Kierdorf Jana, Stomberg Timo Tjarden, Drees Lukas, Rascher Uwe, Roscher Ribana
Remote Sensing Group, Institute of Geodesy and Geoinformation, University of Bonn, Bonn, Germany.
Institute of Bio- and Geosciences, IBG-2: Plant Sciences, Forschungszentrum Jülich GmbH, Jülich, Germany.
Front Artif Intell. 2024 Sep 18;7:1416323. doi: 10.3389/frai.2024.1416323. eCollection 2024.
Cauliflower cultivation is subject to high-quality control criteria during sales, which underlines the importance of accurate harvest timing. Using time series data for plant phenotyping can provide insights into the dynamic development of cauliflower and allow more accurate predictions of when the crop is ready for harvest than single-time observations. However, data acquisition on a daily or weekly basis is resource-intensive, making selection of acquisition days highly important. We investigate which data acquisition days and development stages positively affect the model accuracy to get insights into prediction-relevant observation days and aid future data acquisition planning. We analyze harvest-readiness using the cauliflower image time series of the GrowliFlower dataset. We use an adjusted ResNet18 classification model, including positional encoding of the data acquisition dates to add implicit information about development. The explainable machine learning approach GroupSHAP analyzes time points' contributions. Time points with the lowest mean absolute contribution are excluded from the time series to determine their effect on model accuracy. Using image time series rather than single time points, we achieve an increase in accuracy of 4%. GroupSHAP allows the selection of time points that positively affect the model accuracy. By using seven selected time points instead of all 11 ones, the accuracy improves by an additional 4%, resulting in an overall accuracy of 89.3%. The selection of time points may therefore lead to a reduction in data collection in the future.

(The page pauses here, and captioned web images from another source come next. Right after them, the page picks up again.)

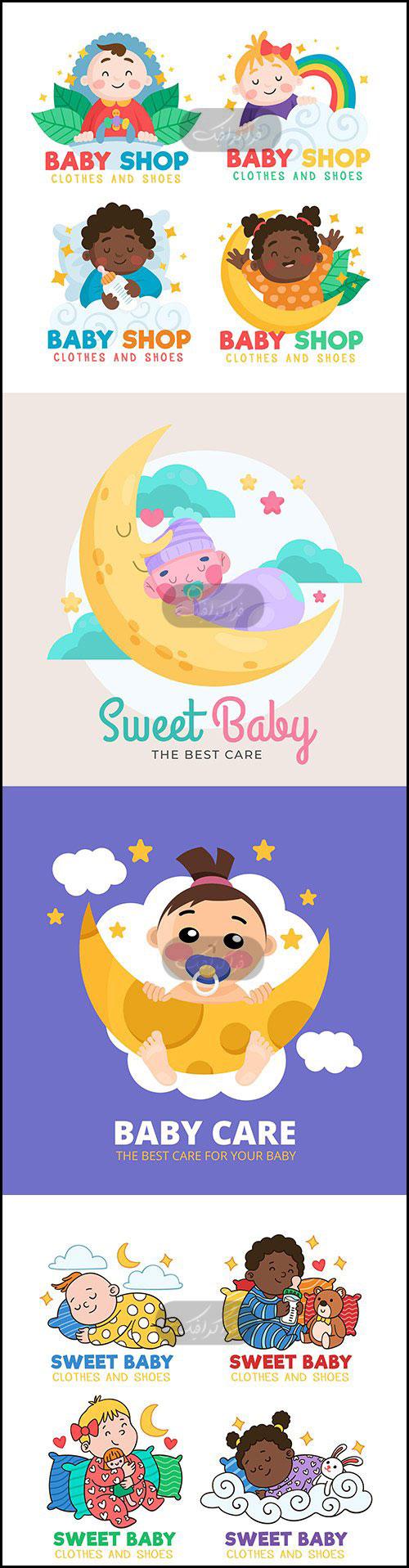 دانلود لوگو های فروشگاه وسایل کودک - شماره 5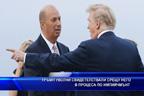 Тръмп уволни свидетелствали срещу него в процеса по импийчмънт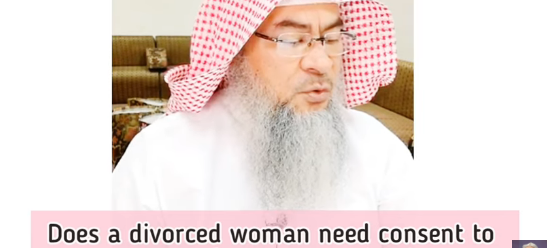 Does a divorced woman need consent of her guardian (Wali) to marry for a second time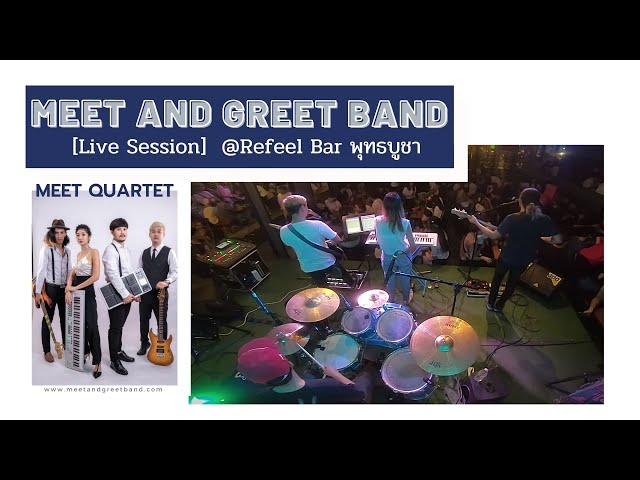 [LIVE Session] Meet Quartet @Refeel Bar | Meet and Greet วงดนตรีงานแต่ง งานEvent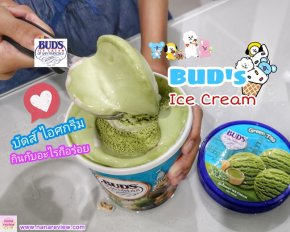 BUDs Ice Cream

花椰菜种植在销售过程中要遵循高质量控制标准,这凸显了准确收获时机的重要性。利用时间序列数据进行植物表型分析,可以深入了解花椰菜的动态发育情况,并且与单次观测相比,能够更准确地预测作物何时可以收获。然而,每天或每周进行数据采集资源消耗大,因此选择采集日期至关重要。我们研究哪些数据采集日期和发育阶段对模型准确性有积极影响,以深入了解与预测相关的观测日期,并为未来的数据采集计划提供帮助。我们使用GrowliFlower数据集的花椰菜图像时间序列来分析收获准备情况。我们使用一个经过调整的ResNet18分类模型,包括对数据采集日期进行位置编码,以添加有关发育的隐含信息。可解释机器学习方法GroupSHAP分析时间点的贡献。从时间序列中排除平均绝对贡献最低的时间点,以确定它们对模型准确性的影响。使用图像时间序列而非单个时间点,我们的准确率提高了4%。GroupSHAP允许选择对模型准确性有积极影响的时间点。通过使用七个选定的时间点而非全部11个时间点,准确率又提高了4%,总体准确率达到89.3%。因此,时间点的选择可能会在未来减少数据收集。